La situación en la sede local del PAMI Santa Fe atraviesa jornadas críticas y no escapa a la realidad nacional. Al tercer día de paro de los médicos de cabecera se suman cortes en prestaciones clave y un creciente malestar de los afiliados por cambios de prestadores sin previo aviso.
Sergio Delfino, delegado de ATE en el organismo, dialogó con LT10 y brindó un panorama detallado de la crisis: “El paro es de médicos de cabecera, pero además hay varios cortes prestacionales en la Unidad de Gestión Local (UGL). Los anestesistas solo atienden urgencias y reprograman las cirugías, y los servicios de óptica y odontología están cortados”.
Delfino advirtió que la situación podría agravarse en las próximas horas: “Tenemos la amenaza latente de que se corte el suministro de medicamentos en farmacias”. A este escenario se suma el reclamo salarial de los trabajadores de ATE, que según el delegado, “será motivo de conflicto en los próximos días”.
A pesar de las inclemencias climáticas, los afiliados se acercaron a la dependencia para reclamar por recetas y órdenes médicas para especialistas que no pudieron obtener debido a la medida de fuerza. “Las autoridades nos dicen que confían en que mañana se solucione el conflicto y la semana que viene la atención sea normal”, señaló el referente gremial.
Uno de los puntos de mayor tensión es el traslado de miles de jubilados que se atendían en el Sanatorio Mayo. “Hubo un cambio compulsivo de 9.000 afiliados que fueron derivados a la Mutual Abril (Sanatorios Americano y de Diagnóstico) sin consultarles.
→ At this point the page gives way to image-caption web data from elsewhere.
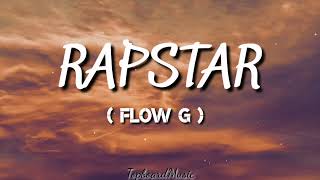 FLOW G RAPSTAR Lyrics ex battalion [upl. by Ahsropal]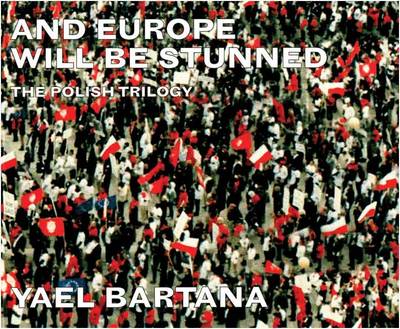 Book cover for Yael Bartana: And Europe Will Be Stunned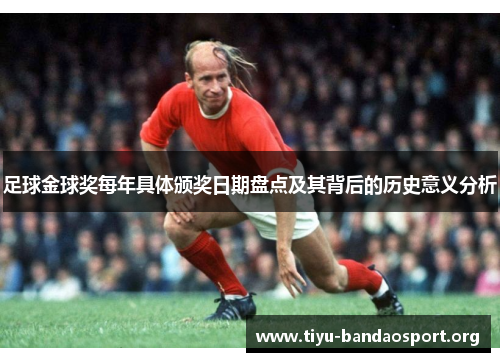 足球金球奖每年具体颁奖日期盘点及其背后的历史意义分析 足球金球奖每年具体颁奖日期盘点及其背后的历史意义分析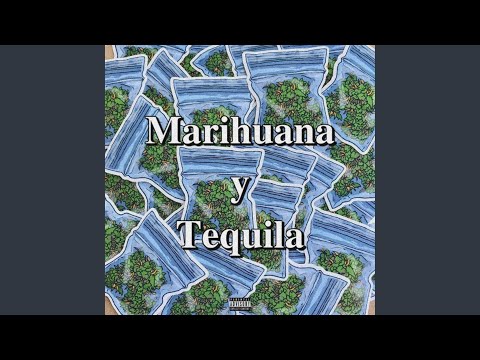 Marihuana Y Tequila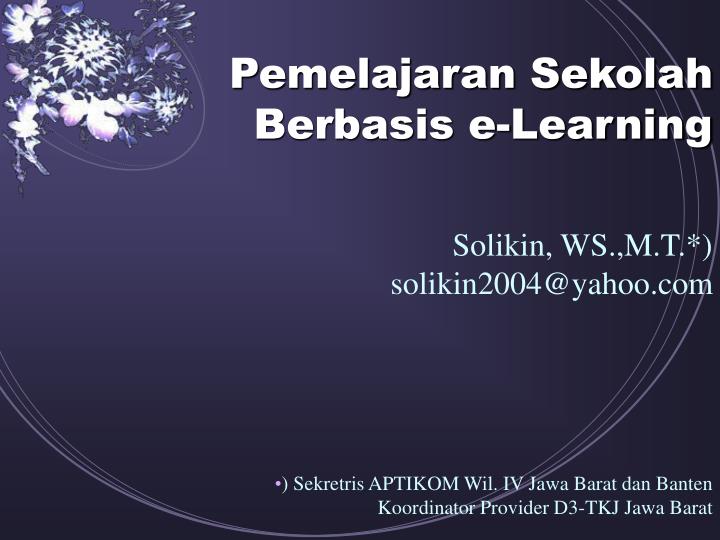 pemelajaran sekolah berbasis e learning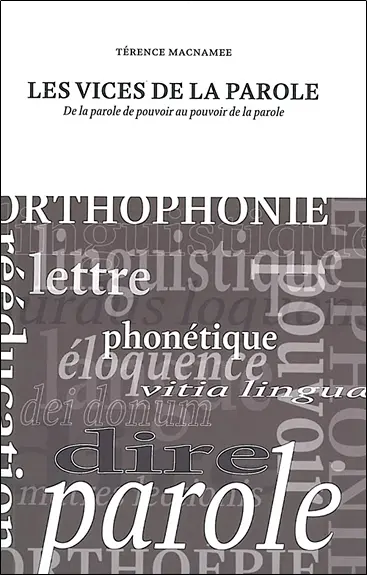 Les vices de la parole : de la parole de pouvoir au pouvoir de la parole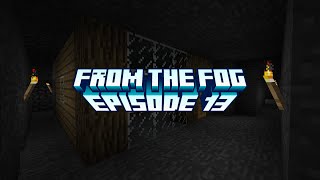 Minecraft From The Fog Episode 13 [upl. by Avot]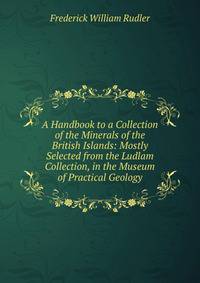 A Handbook to a Collection of the Minerals of the British Islands: Mostly Selected from the Ludlam Collection, in the Museum of Practical Geology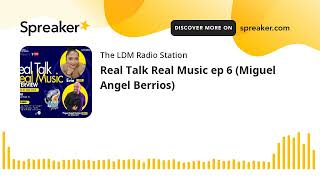 Real Talk Real Music ep 6 (Miguel Angel Berrios)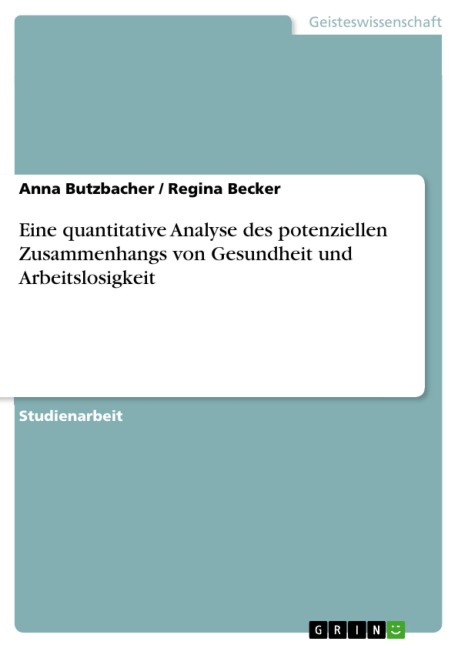 Eine quantitative Analyse des potenziellen Zusammenhangs von Gesundheit und Arbeitslosigkeit - Anna Butzbacher, Regina Becker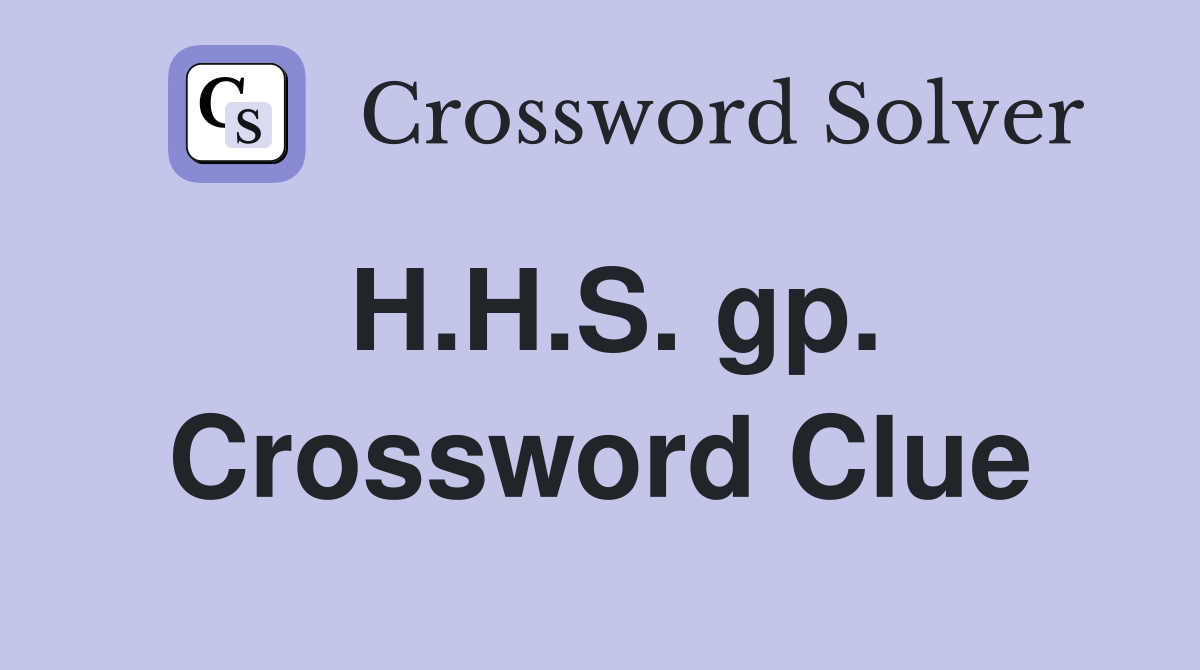 H.H.S. gp. Crossword Clue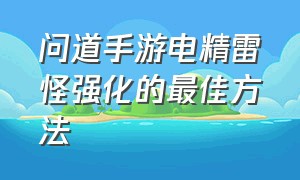 问道手游电精雷怪强化的最佳方法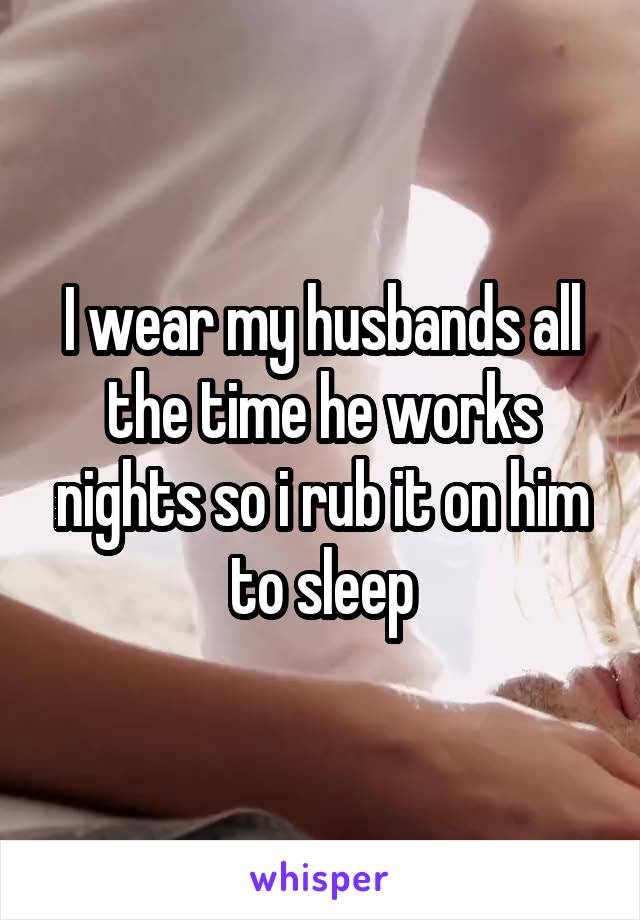 I wear my husbands all the time he works nights so i rub it on him to sleep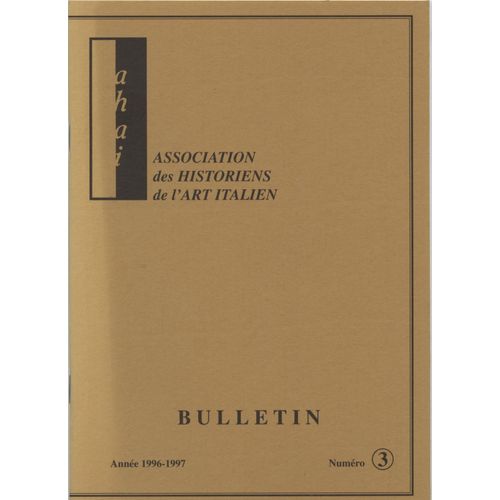 Bulletin De L'association Des Historiens De L'art Italien (Ahai) N°4 Année 1997-1998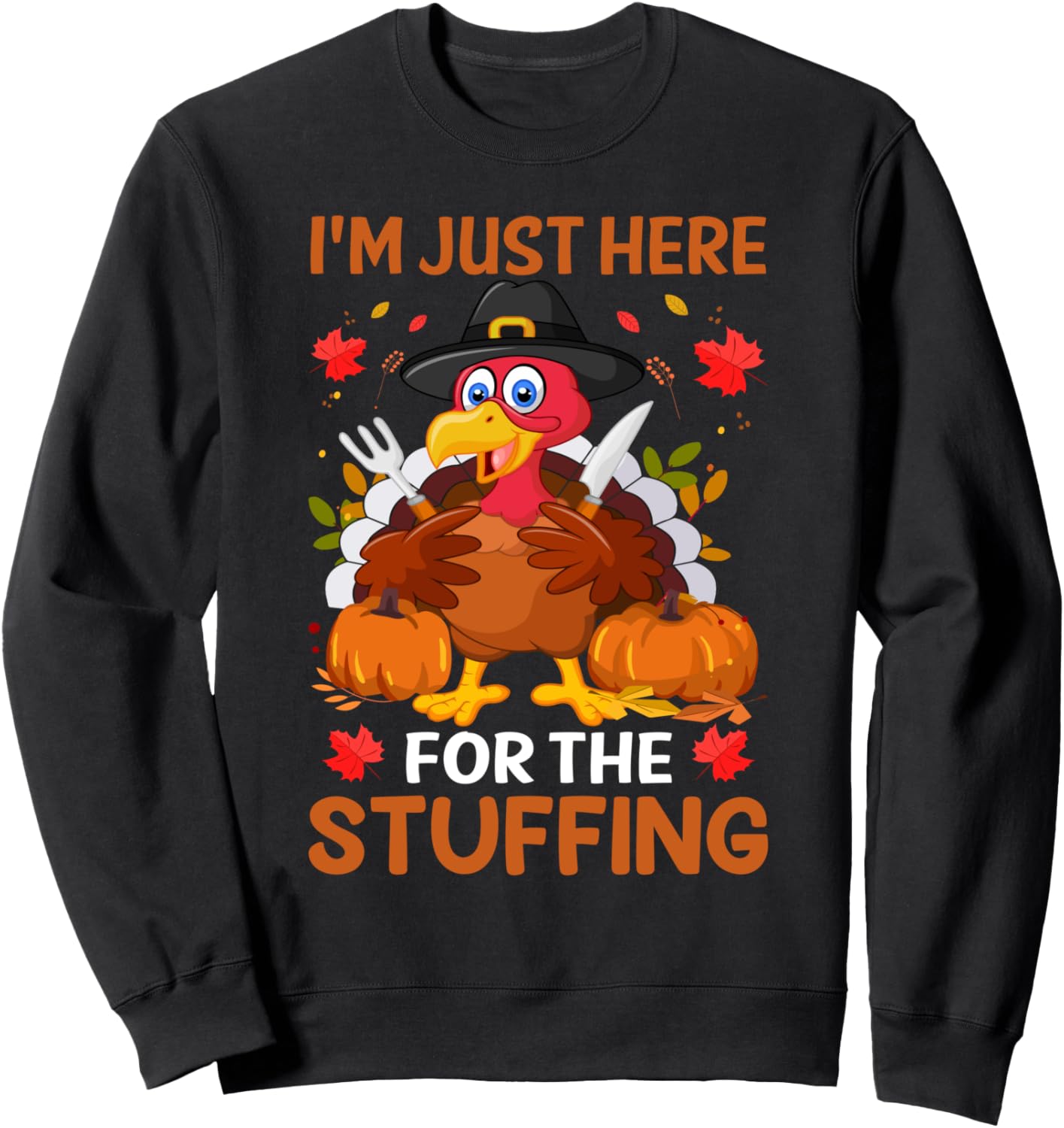 I'm Just Here For The Stuffing Sweatshirt
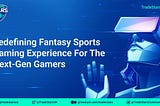 Redefining Fantasy Sports Gaming Experience for the Next-Gen Gamers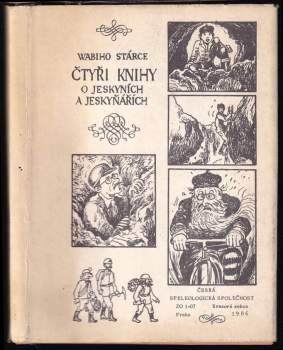 Wabiho Stárce Čtyři knihy o jeskyních a jeskyňářích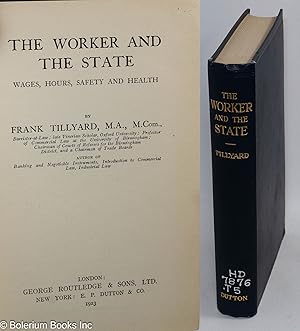 Image du vendeur pour The Worker and the State: Wages, hours, safety, and health mis en vente par Bolerium Books Inc.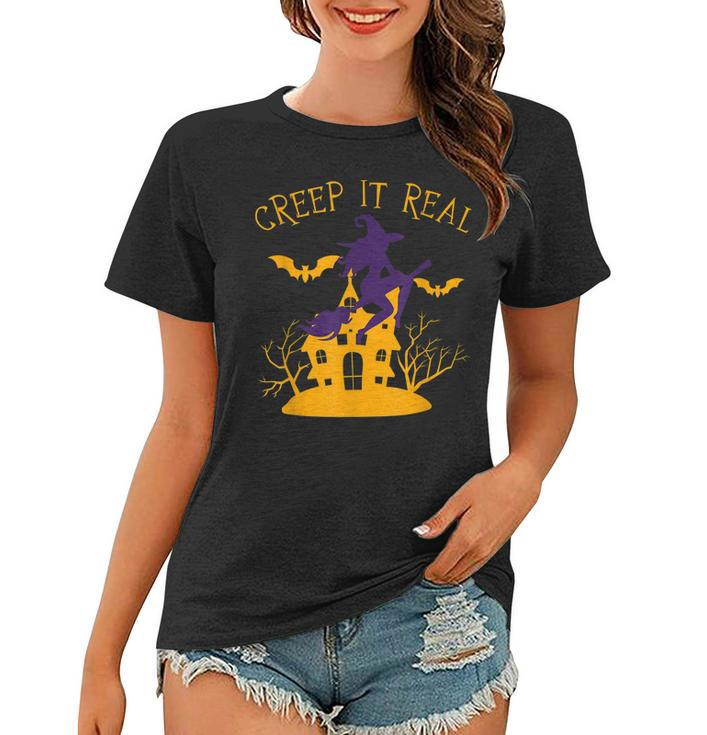 Creep It Real Witch Broom Funny Spooky Halloween  Women T-shirt
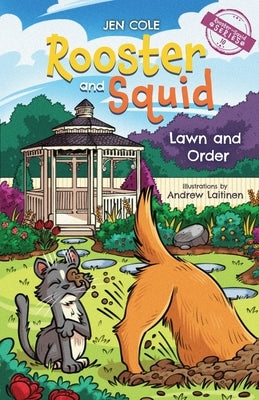 Rooster and Squid: Lawn and Order by Cole, Jen
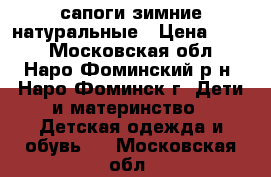 сапоги зимние натуральные › Цена ­ 750 - Московская обл., Наро-Фоминский р-н, Наро-Фоминск г. Дети и материнство » Детская одежда и обувь   . Московская обл.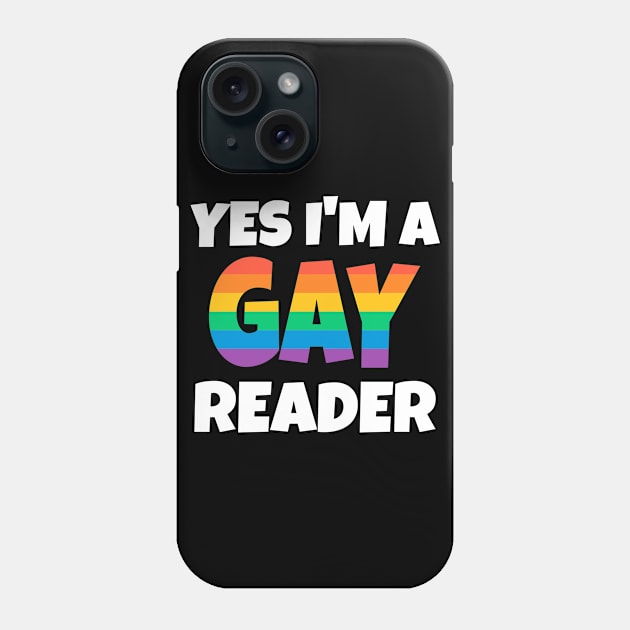 Gay Reader Phone Case by FunnyStylesShop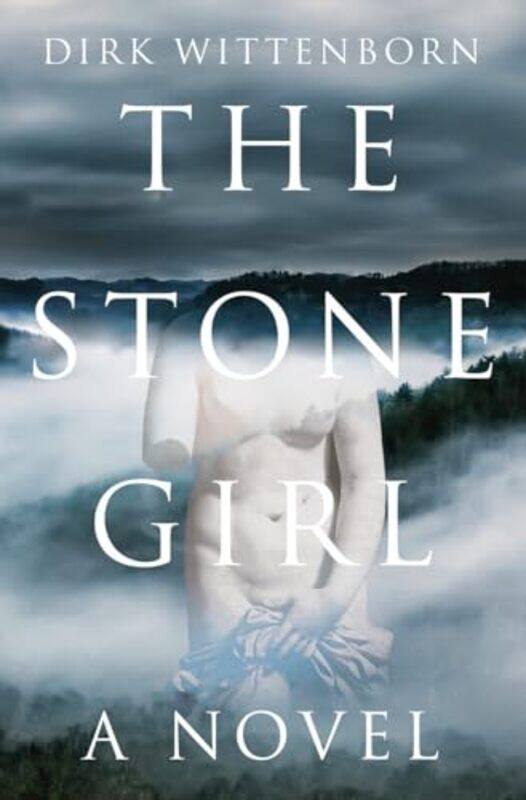 

The Stone Girl by Dirk Wittenborn-Hardcover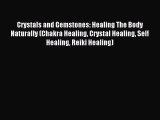 Crystals and Gemstones: Healing The Body Naturally (Chakra Healing Crystal Healing Self Healing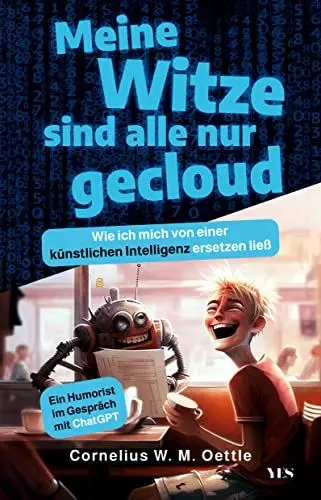 Produktbild: Meine Witze sind alle nur gecloud: Wie ich mich von einer künstlichen Intelligenz ersetzen ließ. Ein Humorist im Gespräch mit ChatGPT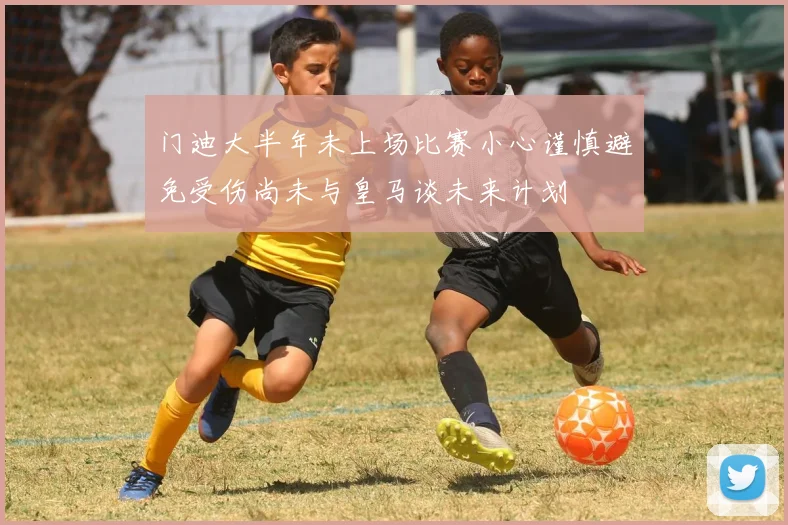 门迪大半年未上场比赛小心谨慎避免受伤尚未与皇马谈未来计划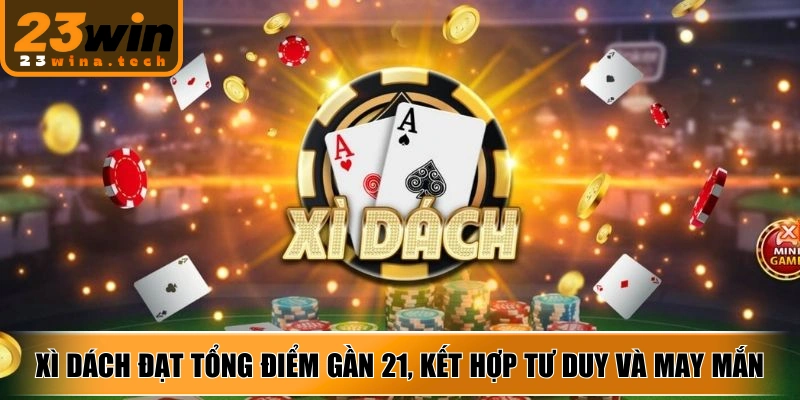 Trò bài truyền thống đạt tổng điểm gần 21, kết hợp tư duy và may mắn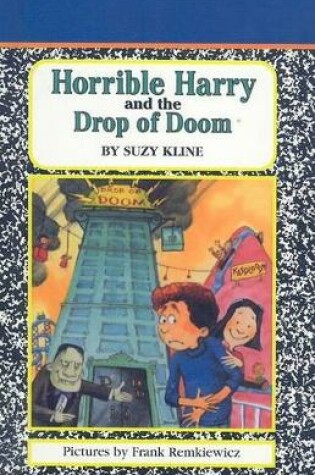 Cover of Horrible Harry and the Drop of Doom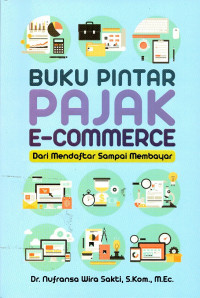 Buku Pintar Pajak E-Commerce: Dari Mendaftar sampai Membayar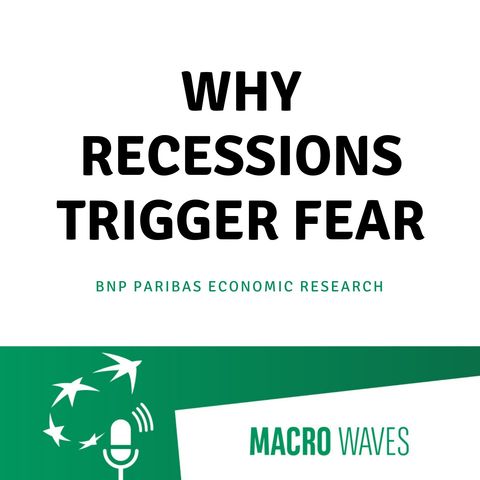 #01 - Why recessions trigger fears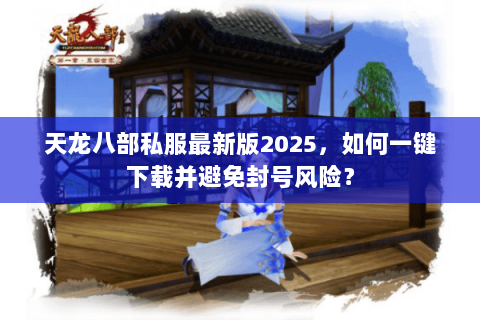 天龙八部私服最新版2025，如何一键下载并避免封号风险？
PAMI Central tomó la decisión de forma inconsulta, vulnerando el derecho del afiliado a elegir dónde atenderse”, denunció Delfino.
Por último, el delegado vinculó la saturación de las oficinas a la crisis económica nacional. “Hay mucha gente que antes no solicitaba medicamentos y ahora viene al PAMI porque no puede pagarlos. Además, reclaman porque les bajaron el tope y no pueden pedir más de cinco unidades”.
Consultado sobre la gravedad del contexto actual, Delfino fue tajante: “En todos mis años de trabajo, solo vi una situación similar en 2000-2001, cuando explotó el país”.